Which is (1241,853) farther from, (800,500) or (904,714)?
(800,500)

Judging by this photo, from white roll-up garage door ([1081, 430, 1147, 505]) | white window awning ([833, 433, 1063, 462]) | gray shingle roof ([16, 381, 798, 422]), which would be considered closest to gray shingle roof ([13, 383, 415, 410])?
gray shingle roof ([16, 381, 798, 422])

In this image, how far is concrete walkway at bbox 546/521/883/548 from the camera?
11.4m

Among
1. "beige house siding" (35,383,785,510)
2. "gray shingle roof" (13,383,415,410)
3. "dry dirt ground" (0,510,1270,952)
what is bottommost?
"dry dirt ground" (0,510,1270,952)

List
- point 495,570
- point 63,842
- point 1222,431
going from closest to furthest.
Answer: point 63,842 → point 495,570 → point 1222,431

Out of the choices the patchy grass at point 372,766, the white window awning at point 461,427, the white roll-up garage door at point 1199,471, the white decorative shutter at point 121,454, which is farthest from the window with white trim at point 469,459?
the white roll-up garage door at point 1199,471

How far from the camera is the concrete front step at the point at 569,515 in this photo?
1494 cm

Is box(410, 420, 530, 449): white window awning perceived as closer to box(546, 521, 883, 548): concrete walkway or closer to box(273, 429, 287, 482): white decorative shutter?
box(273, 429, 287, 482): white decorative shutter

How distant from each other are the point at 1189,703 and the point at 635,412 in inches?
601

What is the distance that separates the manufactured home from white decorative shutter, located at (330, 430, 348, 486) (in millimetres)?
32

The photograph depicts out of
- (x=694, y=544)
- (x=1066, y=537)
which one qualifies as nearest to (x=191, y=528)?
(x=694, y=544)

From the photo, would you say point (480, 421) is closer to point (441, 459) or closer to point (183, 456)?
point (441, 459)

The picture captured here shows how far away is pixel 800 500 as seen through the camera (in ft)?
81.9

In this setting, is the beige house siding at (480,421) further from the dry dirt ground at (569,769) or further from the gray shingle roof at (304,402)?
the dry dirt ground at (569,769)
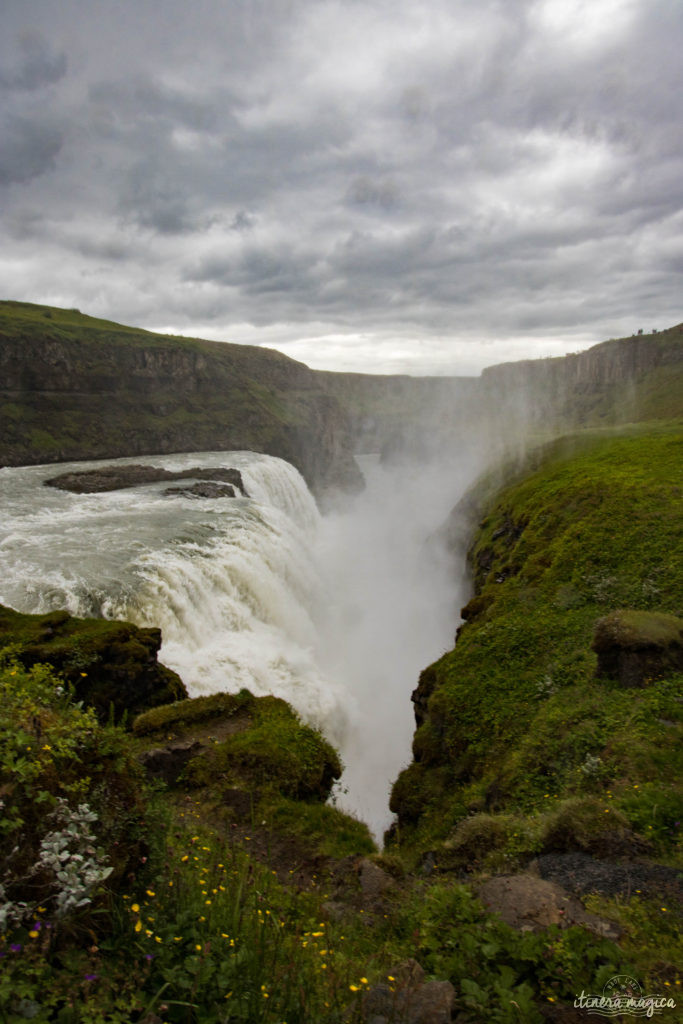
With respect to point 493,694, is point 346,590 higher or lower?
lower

——

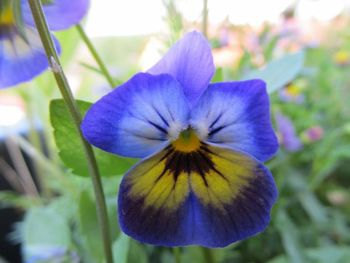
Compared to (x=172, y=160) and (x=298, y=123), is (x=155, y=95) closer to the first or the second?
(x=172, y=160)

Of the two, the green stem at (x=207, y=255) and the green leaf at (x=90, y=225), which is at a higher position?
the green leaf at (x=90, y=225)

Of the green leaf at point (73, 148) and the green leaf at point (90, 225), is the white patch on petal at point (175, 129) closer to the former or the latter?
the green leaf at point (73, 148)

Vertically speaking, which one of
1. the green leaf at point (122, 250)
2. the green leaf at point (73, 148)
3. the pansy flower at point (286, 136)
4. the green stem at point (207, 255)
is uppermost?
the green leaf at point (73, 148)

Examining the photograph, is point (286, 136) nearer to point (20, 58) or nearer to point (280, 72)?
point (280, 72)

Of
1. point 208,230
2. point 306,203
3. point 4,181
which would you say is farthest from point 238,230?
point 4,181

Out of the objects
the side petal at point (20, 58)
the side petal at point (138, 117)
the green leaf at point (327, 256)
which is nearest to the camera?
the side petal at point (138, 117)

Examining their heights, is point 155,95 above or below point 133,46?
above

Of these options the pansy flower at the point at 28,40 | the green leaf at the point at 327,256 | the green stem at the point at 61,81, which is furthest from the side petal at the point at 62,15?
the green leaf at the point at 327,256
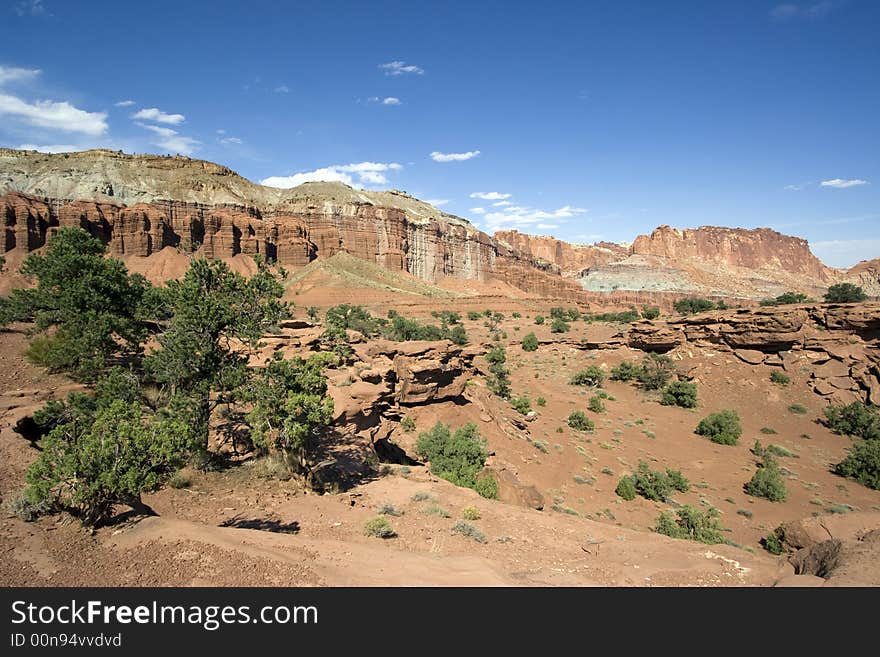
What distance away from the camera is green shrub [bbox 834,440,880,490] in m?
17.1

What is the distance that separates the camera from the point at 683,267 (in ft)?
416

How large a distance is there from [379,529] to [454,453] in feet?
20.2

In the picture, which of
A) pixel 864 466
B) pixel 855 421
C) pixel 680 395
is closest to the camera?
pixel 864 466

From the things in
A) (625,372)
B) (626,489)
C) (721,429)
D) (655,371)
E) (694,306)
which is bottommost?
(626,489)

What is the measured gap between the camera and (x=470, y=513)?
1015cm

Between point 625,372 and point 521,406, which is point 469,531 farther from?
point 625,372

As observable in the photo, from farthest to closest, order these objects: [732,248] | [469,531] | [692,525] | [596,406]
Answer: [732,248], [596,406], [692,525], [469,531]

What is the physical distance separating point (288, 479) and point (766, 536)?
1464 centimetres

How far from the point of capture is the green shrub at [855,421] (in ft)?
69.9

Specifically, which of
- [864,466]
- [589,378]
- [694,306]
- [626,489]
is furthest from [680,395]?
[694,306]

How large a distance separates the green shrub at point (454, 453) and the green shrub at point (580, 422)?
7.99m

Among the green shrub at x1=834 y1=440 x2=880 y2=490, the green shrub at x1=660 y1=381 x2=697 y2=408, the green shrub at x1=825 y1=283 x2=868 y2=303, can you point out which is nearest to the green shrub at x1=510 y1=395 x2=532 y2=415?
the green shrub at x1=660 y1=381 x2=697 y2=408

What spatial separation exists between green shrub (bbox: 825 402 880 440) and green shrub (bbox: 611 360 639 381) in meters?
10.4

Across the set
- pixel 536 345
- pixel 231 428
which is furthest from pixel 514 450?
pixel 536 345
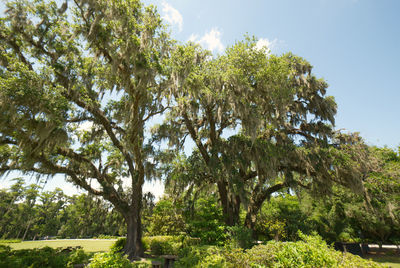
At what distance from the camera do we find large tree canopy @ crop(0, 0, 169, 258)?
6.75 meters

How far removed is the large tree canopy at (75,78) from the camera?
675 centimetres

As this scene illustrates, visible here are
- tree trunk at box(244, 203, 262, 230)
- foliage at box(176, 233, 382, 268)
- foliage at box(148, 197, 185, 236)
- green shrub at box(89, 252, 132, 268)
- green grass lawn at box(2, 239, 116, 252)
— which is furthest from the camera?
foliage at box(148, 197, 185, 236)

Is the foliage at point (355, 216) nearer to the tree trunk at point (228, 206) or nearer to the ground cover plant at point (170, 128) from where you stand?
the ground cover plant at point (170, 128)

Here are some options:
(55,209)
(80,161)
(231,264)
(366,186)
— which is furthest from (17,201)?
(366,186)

——

-- Tarea a realizar --
Transcribe sin cambios las líneas del material que van desde la que contiene "Which is (1241,853)" hasta la que contiene "Answer: point 63,842", ambas incluidas.

-- Respuesta a continuación --
Which is (1241,853) farther from, (800,500) or (904,714)?
(800,500)

Judging by this photo, from white roll-up garage door ([1081, 430, 1147, 505]) | white window awning ([833, 433, 1063, 462]) | gray shingle roof ([16, 381, 798, 422]), which would be considered closest to gray shingle roof ([13, 383, 415, 410])?
gray shingle roof ([16, 381, 798, 422])

In this image, how far is concrete walkway at bbox 546/521/883/548 from the camera?
11.4m

Among
1. "beige house siding" (35,383,785,510)
2. "gray shingle roof" (13,383,415,410)
3. "dry dirt ground" (0,510,1270,952)
what is bottommost?
"dry dirt ground" (0,510,1270,952)

List
- point 495,570
- point 63,842
- point 1222,431
going from closest to furthest.
Answer: point 63,842 → point 495,570 → point 1222,431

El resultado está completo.